A recent survey indicated that 77 percent of elementary and middle school students reported that they had been the victims of a bully at some time. The information also revealed that more than half of bullying incidents go unreported.
The recent suicides of several teens that had been tortured by bullies because of their sexuality have prompted a flood of media attention to the problem. I am concerned, however, that the public and the media are forgetting about other groups who have always been the targets of bullying including those with physical and mental disabilities, the impoverished and various ethnicities. I can relate to these issues – I know how they feel.
I was born with a serious congenital birth defect that had me in and out of the hospital for the first 20 years of my life. A multitude of medical issues combined with just being physically smaller than other kids my age made me the perfect target for bullies.
Oddly, none of my health problems were openly visible to anyone around me. Virtually everything people knew about me was total conjecture and inaccurate rumors with no factual basis. Unfortunately, facts and reason rarely work with people who are terrified of anyone who is different – whether the differences are obvious or not.
As if I didn’t have enough to contend with at the hospital, at school I was pushed, called names, kicked, hit, had my book bags ransacked, my lockers vandalized and my musical instruments thrown around on the school bus – all to the complete oblivion of school officials. In fact, some stood right there while it all happened, literally choosing to ignore it.
While the majority of the adults around me were supportive and helpful, there were a few who were downright cruel. Teachers, coaches and bus drivers are in a unique position to bully under the guise of maintaining order and discipline.
A perfect example of this kind of ignorance came in my sixth grade year. I was out of school with a simple case of chicken pox. Noting my absence during roll call, the teacher told the rest of the class they shouldn’t get too attached to me because I had a serious disease and wouldn’t live to see my 15th birthday. With that thoroughly incorrect announcement, the rumors went viral.
So why don’t parents get more involved? Most of the time, parents have no idea what is going on. I never talked about it much. I doubt my parents ever knew how bad it really was.
In the end, I won. Eventually, I realized that it wasn’t my fault that people couldn’t deal with me. At the ripe old age of 43, my health is good, I’m a successful writer and entrepreneur and, despite my sixth grade teacher’s prediction, I am still here.
I carry no anger or malice towards the kids who spent so much of their time trying to better themselves by humiliating me.

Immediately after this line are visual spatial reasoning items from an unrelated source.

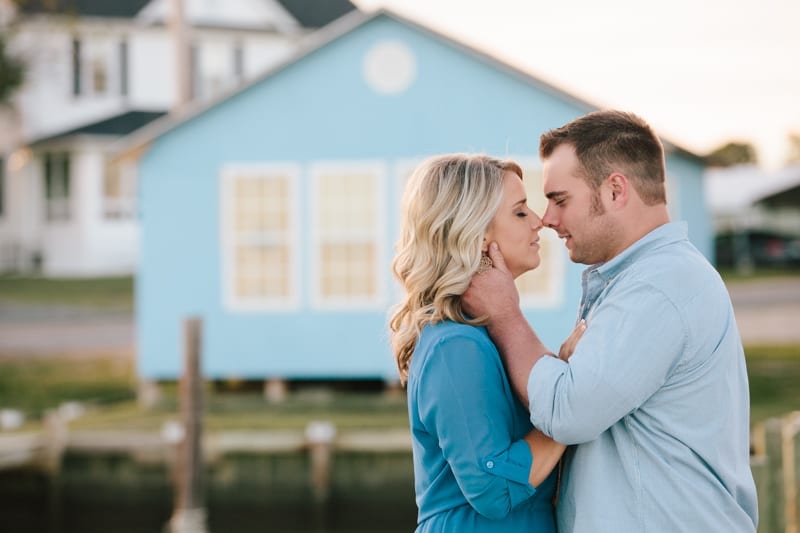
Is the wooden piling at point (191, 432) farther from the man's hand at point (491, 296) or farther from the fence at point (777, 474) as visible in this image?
the man's hand at point (491, 296)

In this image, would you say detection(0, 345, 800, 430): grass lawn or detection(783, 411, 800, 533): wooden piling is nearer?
detection(783, 411, 800, 533): wooden piling

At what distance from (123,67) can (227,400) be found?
1999 cm

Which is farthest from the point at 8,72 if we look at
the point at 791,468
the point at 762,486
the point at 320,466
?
the point at 762,486

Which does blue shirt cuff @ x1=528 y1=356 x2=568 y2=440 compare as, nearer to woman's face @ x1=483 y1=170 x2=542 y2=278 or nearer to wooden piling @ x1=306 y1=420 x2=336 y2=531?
woman's face @ x1=483 y1=170 x2=542 y2=278

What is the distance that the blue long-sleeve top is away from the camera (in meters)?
2.56

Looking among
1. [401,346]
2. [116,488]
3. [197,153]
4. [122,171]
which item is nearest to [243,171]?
[197,153]

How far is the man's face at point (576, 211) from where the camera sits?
2670 millimetres

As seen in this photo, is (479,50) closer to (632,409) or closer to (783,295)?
(632,409)

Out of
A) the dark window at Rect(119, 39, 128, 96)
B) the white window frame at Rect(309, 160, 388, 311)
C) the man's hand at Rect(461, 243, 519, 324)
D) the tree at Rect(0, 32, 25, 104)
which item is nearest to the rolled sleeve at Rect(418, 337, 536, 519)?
the man's hand at Rect(461, 243, 519, 324)

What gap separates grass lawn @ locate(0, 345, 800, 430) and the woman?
9.06 metres

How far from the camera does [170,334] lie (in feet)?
44.5

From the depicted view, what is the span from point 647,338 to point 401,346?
687mm

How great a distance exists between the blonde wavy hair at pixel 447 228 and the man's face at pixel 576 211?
14 cm

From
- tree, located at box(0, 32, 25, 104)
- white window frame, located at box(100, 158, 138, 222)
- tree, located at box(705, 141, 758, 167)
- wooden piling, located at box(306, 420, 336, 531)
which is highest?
tree, located at box(705, 141, 758, 167)
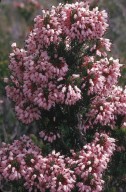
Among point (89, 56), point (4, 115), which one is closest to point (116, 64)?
point (89, 56)

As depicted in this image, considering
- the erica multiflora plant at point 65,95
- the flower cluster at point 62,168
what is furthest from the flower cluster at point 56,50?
the flower cluster at point 62,168

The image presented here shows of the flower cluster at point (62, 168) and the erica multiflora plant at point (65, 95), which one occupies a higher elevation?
the erica multiflora plant at point (65, 95)

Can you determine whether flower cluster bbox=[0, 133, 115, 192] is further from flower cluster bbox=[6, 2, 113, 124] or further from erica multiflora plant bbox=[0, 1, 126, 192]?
flower cluster bbox=[6, 2, 113, 124]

In fact, I feel kind of sorry for them and genuinely hope they grew up to succeed in life. The adults, on the other hand, were the true villains.
It was nearly impossible to keep my personal issues private in a tiny farm town where everyone gossiped about things they didn’t even understand. I can’t imagine what kids today are going through as every detail of their lives are posted online for all to see – especially those struggling with personal identity issues.
Sadly, bullies are not just in school and, as I pointed out, adults can be just as bad as kids. A bully can be someone who abuses or oversteps his authority as a supervisor at work, a civic official or a teacher who ignores the academic struggles of a student in class because he or she is not one of the star athletes. Bullies are everywhere but you don’t have to take their abuse.
If you have been the victim of a bully, try to forgive them. They are small, sad and hopeless people who have nothing but pain inside. Forget trying to reason with them, it never works.
Whatever you do, don’t lower yourself to their level. Walk away. Turn off the computer. Seek out help and surround yourself with people who care and who will support you. None of these pathetically insecure people is worth your dignity … or your life.